§ Required work
Rewrite the lines of the data as a numbered list, from the line containing "As evident in" through the final line of the data, inclusive, and omit any blank lines.

[Records from a collection]

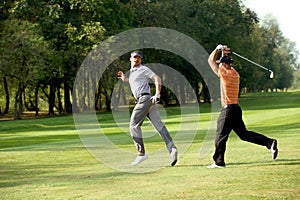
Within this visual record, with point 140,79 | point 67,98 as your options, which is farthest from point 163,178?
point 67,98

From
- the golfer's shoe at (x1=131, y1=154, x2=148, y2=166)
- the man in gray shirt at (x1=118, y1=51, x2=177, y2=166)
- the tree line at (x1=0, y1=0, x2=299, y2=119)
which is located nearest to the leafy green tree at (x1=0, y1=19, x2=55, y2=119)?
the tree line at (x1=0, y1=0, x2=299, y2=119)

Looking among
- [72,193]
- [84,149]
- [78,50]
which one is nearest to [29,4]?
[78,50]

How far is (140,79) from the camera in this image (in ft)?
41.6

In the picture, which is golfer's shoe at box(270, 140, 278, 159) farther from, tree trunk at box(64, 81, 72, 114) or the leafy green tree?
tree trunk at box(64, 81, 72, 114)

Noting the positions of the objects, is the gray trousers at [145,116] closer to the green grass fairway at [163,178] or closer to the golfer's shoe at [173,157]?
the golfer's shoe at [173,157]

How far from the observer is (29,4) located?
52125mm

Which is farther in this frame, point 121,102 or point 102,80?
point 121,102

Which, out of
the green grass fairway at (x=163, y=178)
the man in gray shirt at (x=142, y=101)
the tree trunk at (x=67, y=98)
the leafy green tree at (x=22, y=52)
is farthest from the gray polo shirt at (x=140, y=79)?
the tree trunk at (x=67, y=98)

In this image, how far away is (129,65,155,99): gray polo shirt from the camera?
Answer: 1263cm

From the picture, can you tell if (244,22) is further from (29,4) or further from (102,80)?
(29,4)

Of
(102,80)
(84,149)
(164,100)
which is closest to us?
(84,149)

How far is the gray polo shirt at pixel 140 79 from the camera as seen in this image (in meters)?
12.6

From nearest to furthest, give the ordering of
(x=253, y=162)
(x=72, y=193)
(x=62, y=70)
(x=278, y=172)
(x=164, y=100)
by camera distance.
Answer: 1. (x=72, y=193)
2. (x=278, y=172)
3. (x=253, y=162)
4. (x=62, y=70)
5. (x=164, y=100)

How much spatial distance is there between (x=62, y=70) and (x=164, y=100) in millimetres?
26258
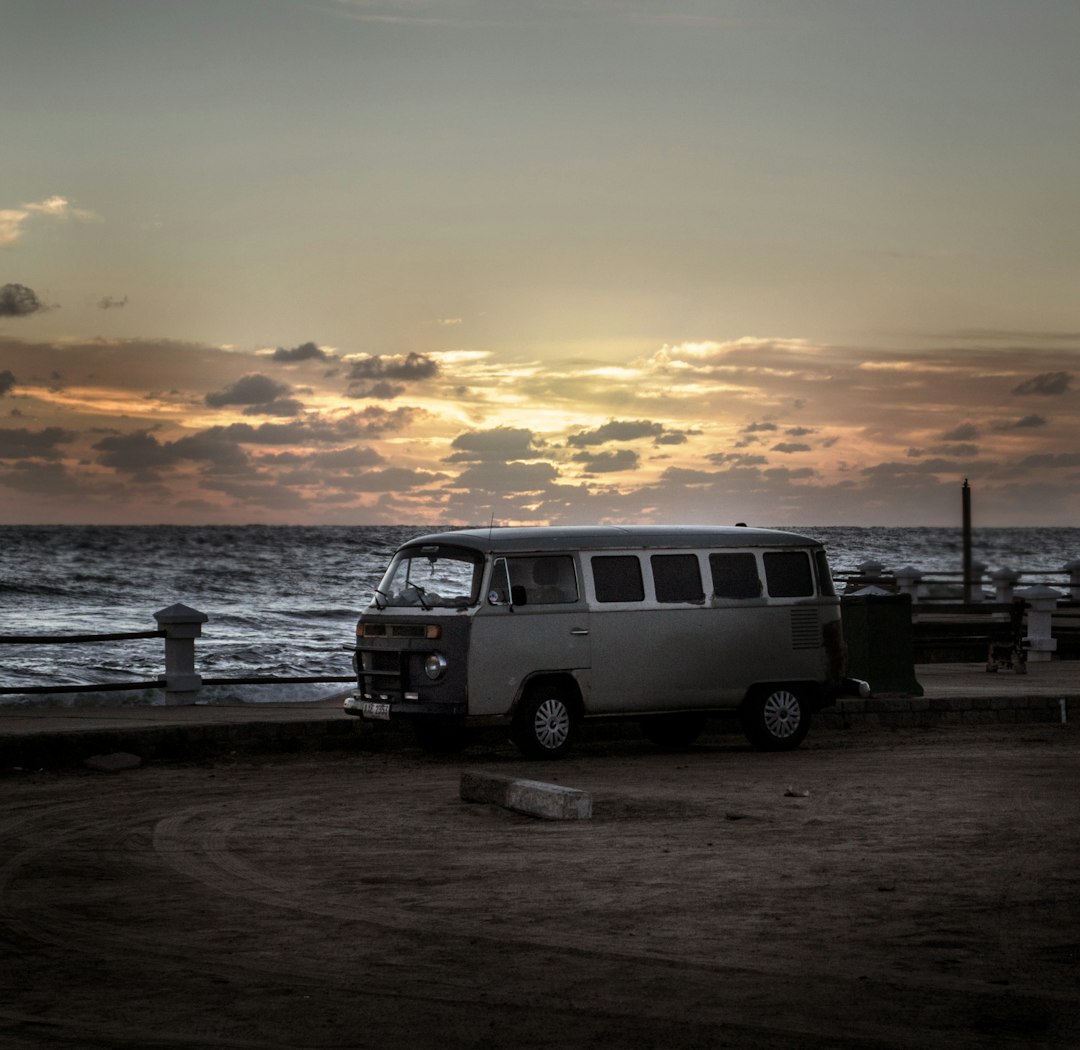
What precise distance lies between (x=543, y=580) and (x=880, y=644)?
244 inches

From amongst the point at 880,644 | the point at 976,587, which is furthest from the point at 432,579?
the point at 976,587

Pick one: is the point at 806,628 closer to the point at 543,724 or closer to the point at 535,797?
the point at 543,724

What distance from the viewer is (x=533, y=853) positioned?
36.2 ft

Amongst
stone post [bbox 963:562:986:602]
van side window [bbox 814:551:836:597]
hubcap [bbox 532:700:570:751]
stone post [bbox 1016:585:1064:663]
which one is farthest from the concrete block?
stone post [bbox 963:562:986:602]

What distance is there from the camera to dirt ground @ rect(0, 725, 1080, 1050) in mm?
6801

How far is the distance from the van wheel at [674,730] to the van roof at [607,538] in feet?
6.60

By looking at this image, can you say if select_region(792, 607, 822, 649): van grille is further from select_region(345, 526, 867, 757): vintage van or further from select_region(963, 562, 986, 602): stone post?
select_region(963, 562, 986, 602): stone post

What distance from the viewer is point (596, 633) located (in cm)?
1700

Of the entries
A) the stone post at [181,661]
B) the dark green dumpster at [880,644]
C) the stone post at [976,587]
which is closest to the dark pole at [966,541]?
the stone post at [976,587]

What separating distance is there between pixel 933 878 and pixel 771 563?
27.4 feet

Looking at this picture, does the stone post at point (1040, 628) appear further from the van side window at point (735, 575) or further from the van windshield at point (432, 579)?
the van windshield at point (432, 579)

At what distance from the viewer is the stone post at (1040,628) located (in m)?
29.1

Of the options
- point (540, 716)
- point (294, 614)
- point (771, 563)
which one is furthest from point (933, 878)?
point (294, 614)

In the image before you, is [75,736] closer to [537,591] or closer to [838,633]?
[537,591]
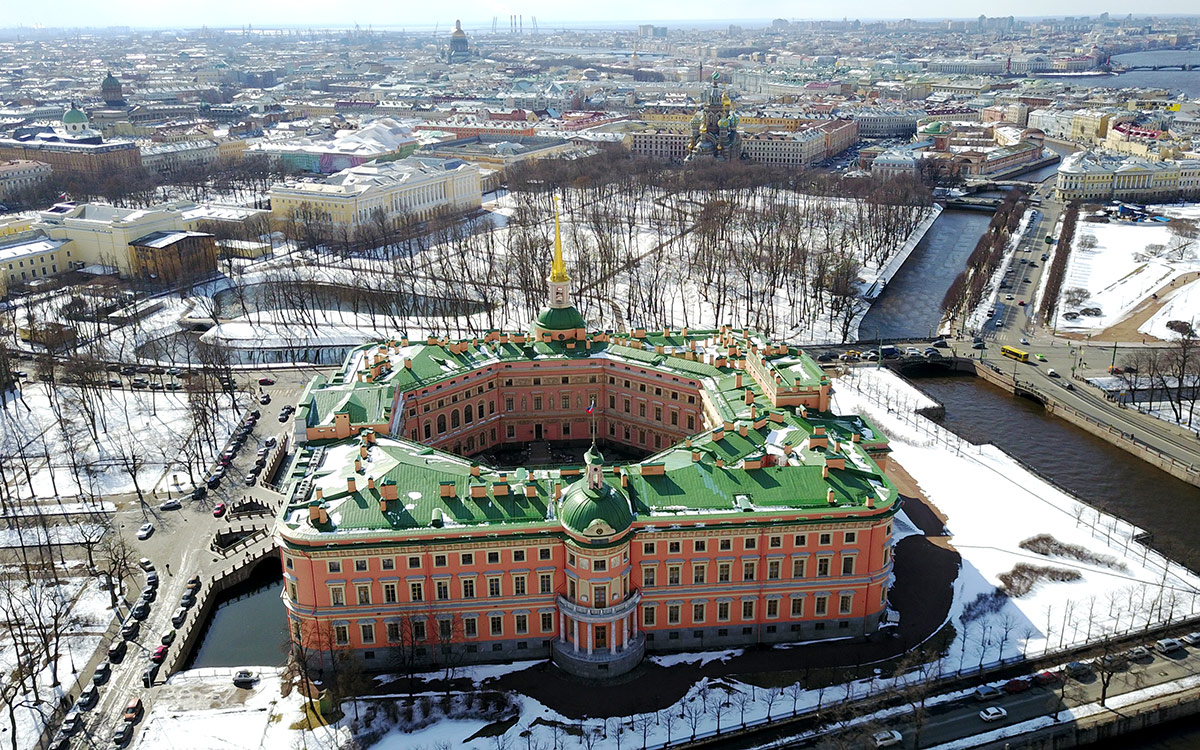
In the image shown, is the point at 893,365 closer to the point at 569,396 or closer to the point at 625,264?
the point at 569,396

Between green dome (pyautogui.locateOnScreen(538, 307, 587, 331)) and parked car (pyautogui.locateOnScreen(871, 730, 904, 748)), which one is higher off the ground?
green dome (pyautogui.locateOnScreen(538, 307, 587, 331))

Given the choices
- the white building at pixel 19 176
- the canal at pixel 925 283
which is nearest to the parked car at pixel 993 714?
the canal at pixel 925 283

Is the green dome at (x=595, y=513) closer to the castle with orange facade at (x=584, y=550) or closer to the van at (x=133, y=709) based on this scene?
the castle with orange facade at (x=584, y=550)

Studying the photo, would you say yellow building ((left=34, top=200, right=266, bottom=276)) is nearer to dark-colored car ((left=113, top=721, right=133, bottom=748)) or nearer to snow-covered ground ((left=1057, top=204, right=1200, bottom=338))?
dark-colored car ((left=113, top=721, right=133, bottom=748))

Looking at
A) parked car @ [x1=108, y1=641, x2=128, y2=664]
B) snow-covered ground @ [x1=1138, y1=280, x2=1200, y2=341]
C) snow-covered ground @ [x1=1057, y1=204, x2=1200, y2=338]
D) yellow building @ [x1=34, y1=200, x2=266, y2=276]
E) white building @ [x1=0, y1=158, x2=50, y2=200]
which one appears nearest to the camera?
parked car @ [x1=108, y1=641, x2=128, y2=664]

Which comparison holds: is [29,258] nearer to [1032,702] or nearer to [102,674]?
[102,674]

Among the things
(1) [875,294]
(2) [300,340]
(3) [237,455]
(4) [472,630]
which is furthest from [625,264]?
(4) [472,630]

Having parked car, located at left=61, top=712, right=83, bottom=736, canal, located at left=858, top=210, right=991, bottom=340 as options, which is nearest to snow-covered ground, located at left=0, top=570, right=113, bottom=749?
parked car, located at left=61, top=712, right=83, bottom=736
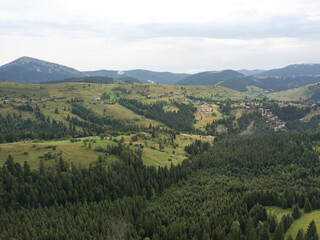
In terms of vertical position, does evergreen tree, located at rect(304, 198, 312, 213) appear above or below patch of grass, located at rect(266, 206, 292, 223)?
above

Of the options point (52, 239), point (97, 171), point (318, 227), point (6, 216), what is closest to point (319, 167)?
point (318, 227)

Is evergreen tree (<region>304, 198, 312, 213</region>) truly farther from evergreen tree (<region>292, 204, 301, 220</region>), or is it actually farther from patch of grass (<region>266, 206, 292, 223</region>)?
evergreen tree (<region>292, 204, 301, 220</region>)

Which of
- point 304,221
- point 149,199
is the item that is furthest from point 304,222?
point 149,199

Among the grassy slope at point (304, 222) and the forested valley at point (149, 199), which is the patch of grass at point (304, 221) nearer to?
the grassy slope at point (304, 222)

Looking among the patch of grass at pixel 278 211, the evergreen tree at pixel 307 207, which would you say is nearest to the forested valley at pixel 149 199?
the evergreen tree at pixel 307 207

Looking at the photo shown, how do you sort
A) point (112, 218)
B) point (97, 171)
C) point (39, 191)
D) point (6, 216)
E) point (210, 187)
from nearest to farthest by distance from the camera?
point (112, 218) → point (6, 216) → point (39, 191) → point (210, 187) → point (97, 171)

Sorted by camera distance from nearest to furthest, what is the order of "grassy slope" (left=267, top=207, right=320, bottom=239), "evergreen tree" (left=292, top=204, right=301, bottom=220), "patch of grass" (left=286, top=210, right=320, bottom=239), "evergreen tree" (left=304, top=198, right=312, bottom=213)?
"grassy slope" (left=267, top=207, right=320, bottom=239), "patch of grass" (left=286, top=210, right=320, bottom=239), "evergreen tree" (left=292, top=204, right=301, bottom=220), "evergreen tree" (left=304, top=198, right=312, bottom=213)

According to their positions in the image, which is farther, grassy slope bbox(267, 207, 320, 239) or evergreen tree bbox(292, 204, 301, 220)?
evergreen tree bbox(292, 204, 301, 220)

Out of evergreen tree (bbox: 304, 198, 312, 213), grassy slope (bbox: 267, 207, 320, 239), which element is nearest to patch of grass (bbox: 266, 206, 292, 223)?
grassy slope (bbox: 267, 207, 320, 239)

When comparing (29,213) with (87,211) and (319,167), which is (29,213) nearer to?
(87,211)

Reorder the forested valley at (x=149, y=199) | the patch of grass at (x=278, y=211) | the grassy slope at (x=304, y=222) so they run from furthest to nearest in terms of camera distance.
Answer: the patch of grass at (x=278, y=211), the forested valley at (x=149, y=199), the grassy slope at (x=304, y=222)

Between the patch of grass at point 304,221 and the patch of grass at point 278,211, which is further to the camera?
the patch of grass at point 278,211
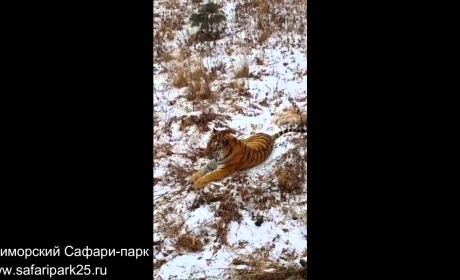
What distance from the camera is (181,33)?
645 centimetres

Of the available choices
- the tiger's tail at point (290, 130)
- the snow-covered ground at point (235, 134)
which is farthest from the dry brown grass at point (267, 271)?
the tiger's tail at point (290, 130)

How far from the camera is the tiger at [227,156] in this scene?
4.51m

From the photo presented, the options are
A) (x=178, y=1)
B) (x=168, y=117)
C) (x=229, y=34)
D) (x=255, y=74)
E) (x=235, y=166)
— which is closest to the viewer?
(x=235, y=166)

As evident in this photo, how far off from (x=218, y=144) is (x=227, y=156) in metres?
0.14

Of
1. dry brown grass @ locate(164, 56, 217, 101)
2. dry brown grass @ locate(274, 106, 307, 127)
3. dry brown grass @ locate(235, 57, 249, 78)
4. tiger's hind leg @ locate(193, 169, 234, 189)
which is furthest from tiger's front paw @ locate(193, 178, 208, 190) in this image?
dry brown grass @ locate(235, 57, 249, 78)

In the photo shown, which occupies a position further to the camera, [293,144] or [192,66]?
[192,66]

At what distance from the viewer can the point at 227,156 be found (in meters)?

§ Response for this exercise
1. As evident in this photo, how far off from (x=218, y=144) is (x=227, y=156) in metres?
2. 0.14
3. Of
4. 1. dry brown grass @ locate(164, 56, 217, 101)
5. 2. dry brown grass @ locate(274, 106, 307, 127)
6. 3. dry brown grass @ locate(235, 57, 249, 78)
7. 4. tiger's hind leg @ locate(193, 169, 234, 189)
8. which is furthest from tiger's front paw @ locate(193, 178, 208, 190) in this image?
9. dry brown grass @ locate(235, 57, 249, 78)
10. In the photo shown, which occupies a position further to the camera, [293,144] or [192,66]?
11. [192,66]
12. At what distance from the viewer can the point at 227,156 be found (in meters)?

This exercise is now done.